> **Dataset entries**

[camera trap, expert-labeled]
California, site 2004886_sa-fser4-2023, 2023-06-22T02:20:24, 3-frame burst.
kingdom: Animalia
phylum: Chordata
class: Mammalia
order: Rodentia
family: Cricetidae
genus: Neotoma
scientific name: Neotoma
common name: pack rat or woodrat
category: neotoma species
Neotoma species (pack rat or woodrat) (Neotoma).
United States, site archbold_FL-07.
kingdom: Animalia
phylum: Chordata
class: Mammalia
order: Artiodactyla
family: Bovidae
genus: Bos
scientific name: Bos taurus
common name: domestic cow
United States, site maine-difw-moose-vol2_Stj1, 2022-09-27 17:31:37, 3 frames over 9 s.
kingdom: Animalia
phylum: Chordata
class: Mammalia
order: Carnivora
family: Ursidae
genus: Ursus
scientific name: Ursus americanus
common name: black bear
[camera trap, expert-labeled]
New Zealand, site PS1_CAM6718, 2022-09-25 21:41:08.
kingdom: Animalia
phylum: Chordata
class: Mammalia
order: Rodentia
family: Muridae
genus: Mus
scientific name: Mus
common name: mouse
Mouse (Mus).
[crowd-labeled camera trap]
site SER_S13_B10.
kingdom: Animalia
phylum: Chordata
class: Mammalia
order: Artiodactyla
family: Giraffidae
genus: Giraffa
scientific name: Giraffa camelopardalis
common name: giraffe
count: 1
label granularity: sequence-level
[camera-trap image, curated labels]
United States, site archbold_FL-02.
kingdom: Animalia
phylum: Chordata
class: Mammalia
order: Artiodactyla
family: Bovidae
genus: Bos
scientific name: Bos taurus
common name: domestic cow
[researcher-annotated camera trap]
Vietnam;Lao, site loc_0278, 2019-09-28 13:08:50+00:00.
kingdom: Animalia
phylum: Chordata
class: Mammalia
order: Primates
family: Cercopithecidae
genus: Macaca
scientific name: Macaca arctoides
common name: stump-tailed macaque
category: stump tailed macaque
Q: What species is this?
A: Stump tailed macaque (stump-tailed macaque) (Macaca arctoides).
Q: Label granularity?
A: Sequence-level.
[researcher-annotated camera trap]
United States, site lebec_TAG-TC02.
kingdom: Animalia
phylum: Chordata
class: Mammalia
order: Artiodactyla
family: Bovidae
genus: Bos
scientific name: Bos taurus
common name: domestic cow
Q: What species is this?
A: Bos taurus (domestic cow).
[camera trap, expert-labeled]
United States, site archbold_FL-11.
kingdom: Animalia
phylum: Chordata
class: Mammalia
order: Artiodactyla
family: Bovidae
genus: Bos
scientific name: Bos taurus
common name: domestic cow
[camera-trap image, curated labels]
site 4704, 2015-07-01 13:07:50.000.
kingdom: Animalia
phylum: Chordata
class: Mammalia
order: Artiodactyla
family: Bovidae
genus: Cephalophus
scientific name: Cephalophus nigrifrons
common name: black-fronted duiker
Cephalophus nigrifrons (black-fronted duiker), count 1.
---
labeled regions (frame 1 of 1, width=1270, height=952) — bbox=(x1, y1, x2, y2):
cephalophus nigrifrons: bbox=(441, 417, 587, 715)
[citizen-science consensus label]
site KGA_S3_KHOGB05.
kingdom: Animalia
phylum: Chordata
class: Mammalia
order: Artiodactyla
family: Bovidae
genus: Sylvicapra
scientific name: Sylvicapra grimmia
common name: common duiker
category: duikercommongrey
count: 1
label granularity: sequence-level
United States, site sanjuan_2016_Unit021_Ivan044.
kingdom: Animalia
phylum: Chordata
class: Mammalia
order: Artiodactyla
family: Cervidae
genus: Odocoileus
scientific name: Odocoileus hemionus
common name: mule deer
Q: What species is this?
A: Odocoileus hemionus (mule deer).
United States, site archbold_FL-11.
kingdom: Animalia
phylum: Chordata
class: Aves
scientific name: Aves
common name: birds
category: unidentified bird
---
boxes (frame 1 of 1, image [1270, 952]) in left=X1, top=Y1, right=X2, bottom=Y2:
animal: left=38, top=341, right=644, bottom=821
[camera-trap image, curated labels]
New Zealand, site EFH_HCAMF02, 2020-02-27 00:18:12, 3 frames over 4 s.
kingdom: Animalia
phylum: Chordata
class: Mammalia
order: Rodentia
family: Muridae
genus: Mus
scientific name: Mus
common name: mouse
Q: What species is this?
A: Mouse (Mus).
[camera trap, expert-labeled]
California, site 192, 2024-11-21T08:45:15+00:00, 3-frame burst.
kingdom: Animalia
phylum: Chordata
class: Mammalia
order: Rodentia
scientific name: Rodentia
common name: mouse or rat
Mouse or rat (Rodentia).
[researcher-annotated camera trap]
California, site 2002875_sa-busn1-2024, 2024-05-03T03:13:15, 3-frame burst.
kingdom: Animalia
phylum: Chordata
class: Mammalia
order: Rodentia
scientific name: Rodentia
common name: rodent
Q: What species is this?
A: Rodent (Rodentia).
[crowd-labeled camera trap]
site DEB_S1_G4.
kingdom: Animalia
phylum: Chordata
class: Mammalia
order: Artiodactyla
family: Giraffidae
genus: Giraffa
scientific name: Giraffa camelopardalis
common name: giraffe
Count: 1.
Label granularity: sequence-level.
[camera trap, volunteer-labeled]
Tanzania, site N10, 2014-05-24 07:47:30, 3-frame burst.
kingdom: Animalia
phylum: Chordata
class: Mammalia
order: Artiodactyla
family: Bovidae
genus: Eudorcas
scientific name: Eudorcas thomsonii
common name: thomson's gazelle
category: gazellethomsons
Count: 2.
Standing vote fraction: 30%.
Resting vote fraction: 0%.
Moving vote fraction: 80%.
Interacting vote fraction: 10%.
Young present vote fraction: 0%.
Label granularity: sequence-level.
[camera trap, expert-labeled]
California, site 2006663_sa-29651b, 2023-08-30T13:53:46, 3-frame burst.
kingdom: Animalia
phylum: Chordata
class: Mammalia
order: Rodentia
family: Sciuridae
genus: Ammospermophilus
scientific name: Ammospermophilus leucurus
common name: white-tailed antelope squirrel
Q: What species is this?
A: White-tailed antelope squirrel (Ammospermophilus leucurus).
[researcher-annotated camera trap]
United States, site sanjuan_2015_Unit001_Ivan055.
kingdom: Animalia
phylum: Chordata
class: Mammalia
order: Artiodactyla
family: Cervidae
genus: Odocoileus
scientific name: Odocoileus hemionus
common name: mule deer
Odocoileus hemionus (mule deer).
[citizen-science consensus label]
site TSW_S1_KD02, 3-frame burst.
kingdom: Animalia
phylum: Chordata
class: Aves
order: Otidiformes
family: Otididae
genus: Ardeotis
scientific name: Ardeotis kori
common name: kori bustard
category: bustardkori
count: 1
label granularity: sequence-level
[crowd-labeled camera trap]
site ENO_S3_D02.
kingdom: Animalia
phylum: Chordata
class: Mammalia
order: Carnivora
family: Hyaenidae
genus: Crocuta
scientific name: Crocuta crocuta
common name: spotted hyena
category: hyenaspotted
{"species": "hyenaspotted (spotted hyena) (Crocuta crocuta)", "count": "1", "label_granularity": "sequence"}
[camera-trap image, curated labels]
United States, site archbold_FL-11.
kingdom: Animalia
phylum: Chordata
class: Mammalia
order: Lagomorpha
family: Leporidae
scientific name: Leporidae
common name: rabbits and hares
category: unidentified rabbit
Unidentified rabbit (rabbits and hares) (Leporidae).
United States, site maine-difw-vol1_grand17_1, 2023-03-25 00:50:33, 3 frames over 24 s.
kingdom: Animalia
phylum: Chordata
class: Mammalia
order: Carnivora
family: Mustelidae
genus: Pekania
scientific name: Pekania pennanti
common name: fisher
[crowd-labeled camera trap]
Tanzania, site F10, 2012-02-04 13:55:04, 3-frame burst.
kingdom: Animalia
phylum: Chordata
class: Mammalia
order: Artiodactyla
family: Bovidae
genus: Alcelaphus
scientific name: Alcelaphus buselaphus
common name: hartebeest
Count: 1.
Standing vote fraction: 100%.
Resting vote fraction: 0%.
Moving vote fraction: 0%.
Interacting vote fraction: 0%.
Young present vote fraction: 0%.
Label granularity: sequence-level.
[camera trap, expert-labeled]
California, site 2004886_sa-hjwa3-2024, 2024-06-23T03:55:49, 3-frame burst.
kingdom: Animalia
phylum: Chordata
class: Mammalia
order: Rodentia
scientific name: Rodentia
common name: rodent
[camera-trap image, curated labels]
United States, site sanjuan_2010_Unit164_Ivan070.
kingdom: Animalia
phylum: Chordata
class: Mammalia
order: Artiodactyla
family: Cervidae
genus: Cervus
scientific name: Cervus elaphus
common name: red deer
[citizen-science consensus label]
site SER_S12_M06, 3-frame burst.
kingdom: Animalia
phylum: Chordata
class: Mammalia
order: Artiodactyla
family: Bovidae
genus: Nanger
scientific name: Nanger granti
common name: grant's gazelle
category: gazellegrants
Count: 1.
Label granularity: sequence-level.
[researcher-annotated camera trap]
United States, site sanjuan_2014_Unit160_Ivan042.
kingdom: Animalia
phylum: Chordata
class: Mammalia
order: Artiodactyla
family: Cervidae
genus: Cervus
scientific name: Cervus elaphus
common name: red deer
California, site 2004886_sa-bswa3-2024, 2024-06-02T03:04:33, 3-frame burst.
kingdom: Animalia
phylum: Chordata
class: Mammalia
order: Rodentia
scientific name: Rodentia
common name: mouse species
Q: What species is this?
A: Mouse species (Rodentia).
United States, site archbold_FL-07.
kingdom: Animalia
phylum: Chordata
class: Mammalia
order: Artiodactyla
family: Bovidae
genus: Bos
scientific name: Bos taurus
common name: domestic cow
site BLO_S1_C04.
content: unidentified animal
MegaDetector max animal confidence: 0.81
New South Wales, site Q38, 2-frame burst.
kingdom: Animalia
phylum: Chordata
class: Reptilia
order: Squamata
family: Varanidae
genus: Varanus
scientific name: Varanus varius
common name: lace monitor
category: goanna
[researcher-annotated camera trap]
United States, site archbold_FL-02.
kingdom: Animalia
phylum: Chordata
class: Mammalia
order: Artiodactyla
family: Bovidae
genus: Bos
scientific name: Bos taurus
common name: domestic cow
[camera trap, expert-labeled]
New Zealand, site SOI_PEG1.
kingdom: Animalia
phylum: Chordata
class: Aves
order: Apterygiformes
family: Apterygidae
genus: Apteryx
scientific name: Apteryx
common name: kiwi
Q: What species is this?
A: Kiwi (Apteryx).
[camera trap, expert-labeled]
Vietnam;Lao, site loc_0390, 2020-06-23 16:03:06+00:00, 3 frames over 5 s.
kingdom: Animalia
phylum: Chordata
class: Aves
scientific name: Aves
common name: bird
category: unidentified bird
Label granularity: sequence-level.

> **Aim of the task**
Taking the entries above, write out exactly each line from the one holding "common name: white-tailed antelope squirrel" to the one holding "common name: fisher", both included, and stop there.

> **Solved problem**
common name: white-tailed antelope squirrel
Q: What species is this?
A: White-tailed antelope squirrel (Ammospermophilus leucurus).
[researcher-annotated camera trap]
United States, site sanjuan_2015_Unit001_Ivan055.
kingdom: Animalia
phylum: Chordata
class: Mammalia
order: Artiodactyla
family: Cervidae
genus: Odocoileus
scientific name: Odocoileus hemionus
common name: mule deer
Odocoileus hemionus (mule deer).
[citizen-science consensus label]
site TSW_S1_KD02, 3-frame burst.
kingdom: Animalia
phylum: Chordata
class: Aves
order: Otidiformes
family: Otididae
genus: Ardeotis
scientific name: Ardeotis kori
common name: kori bustard
category: bustardkori
count: 1
label granularity: sequence-level
[crowd-labeled camera trap]
site ENO_S3_D02.
kingdom: Animalia
phylum: Chordata
class: Mammalia
order: Carnivora
family: Hyaenidae
genus: Crocuta
scientific name: Crocuta crocuta
common name: spotted hyena
category: hyenaspotted
{"species": "hyenaspotted (spotted hyena) (Crocuta crocuta)", "count": "1", "label_granularity": "sequence"}
[camera-trap image, curated labels]
United States, site archbold_FL-11.
kingdom: Animalia
phylum: Chordata
class: Mammalia
order: Lagomorpha
family: Leporidae
scientific name: Leporidae
common name: rabbits and hares
category: unidentified rabbit
Unidentified rabbit (rabbits and hares) (Leporidae).
United States, site maine-difw-vol1_grand17_1, 2023-03-25 00:50:33, 3 frames over 24 s.
kingdom: Animalia
phylum: Chordata
class: Mammalia
order: Carnivora
family: Mustelidae
genus: Pekania
scientific name: Pekania pennanti
common name: fisher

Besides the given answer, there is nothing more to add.